Saturday, April 10th, 12-3 pm (EST)-- Fully Online Workshop

Eligible for 3 CEs for LMHCs, and Psychologists

Discounts available for current Boston College students, faculty, and staff, email lynchschoolpce@bc.edu for more information. 

While there are many psychoanalytic notions that appear in everyday conceptualizations of racism (ideas of projection, fantasy, of unconscious aspects of racist thought, etc.), there is one crucial psychoanalytic concept that has not as yet been understood beyond the domain of Lacanian thought, and which has great political significance for how race - and particularly, 'Blackness' - might be experienced and understood today. The concept in question - one of the most challenging of Lacan's contributions to psychoanalysis and social theory - is the idea of the ‘Real.' 

The 'Real', one of Lacan's famous three registers (the other two being the Imaginary and the Symbolic), is afforded varying definitions and conceptualizations across Lacan's work, but it generally refers to that which exceeds the Symbolic (is not reducible to, or bound by, language) and also escapes the realm of the Imaginary (is not capturable within the confines of an image or imaginary identification). Variously understood as that which is traumatic, formless, 'outside of language,' impossible, or 'that which always returns,' the Real proves an important category in understanding various instantiations of race and racism. 

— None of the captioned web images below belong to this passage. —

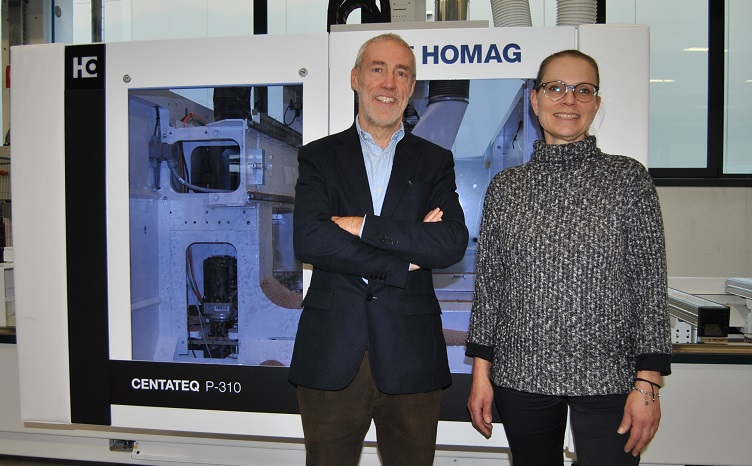 Left, Walter Crescenzi /Managing Director Homag Italia and Sabine Chin /Sales & Marketing Central & Southern Europe. Photo Datalignum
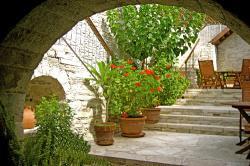 Skarinou Traditional Houses Anesi Court Yard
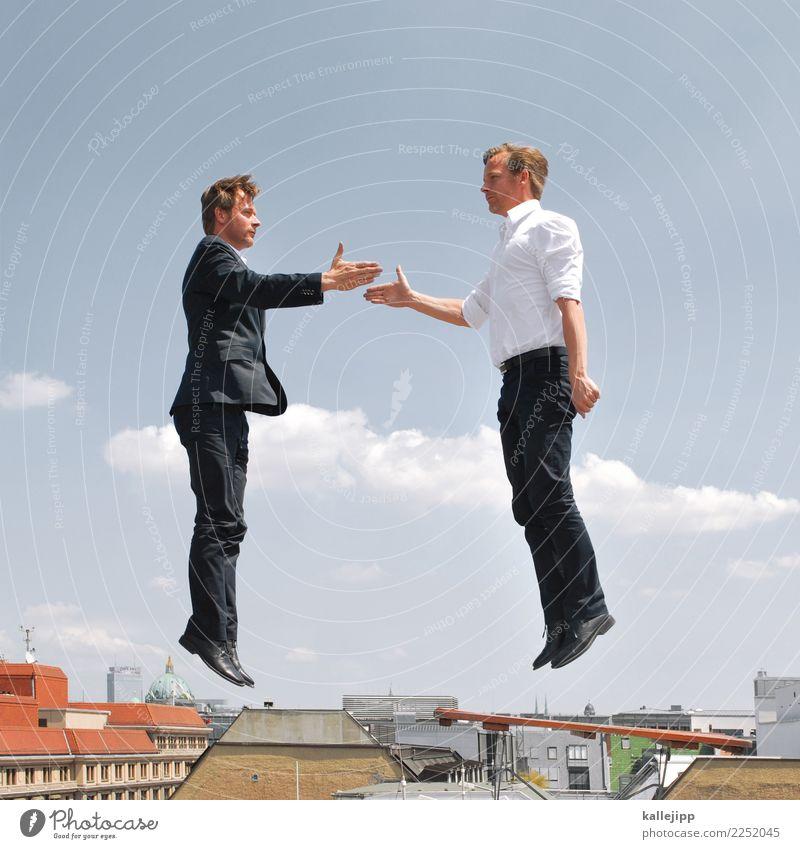 Zwei Geschäftsleute beim Handschlag in der Luft Beruf Arbeitsplatz Büro Wirtschaft Kapitalwirtschaft Börse Geldinstitut Mensch maskulin Mann Erwachsene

This session will introduce the notion of the Real in Lacan and then explore - with frequent reference to the work of Frantz Fanon - how the Real is a crucial component in the making not only of political but also racializing and racist subjectivity. Some crucial areas of consideration: the Real of racializing embodiment (how disjunctions between body and ego experience are traumatically exacerbated by racism, as in Fanon's discussion of 'corporeal malediction'); how Blackness is engendered not as a viable Symbolic subject position but as that definitively external to what is human (as is argued in Afropessimism); the relation of the Real to trauma and repetition; and the Real’s agitation of the drive in acts of racism.

Learning Objectives

At the conclusion of this presentation the participant will be able to:

  1. Describe how Lacan’s concept of the Real allows us to understand conditions of lack associated with Blackness, and race more broadly.
  2. Analyze how Lacan’s concept of the Real that “always come back to the same place” may be linked to repeated invocations of race and racism.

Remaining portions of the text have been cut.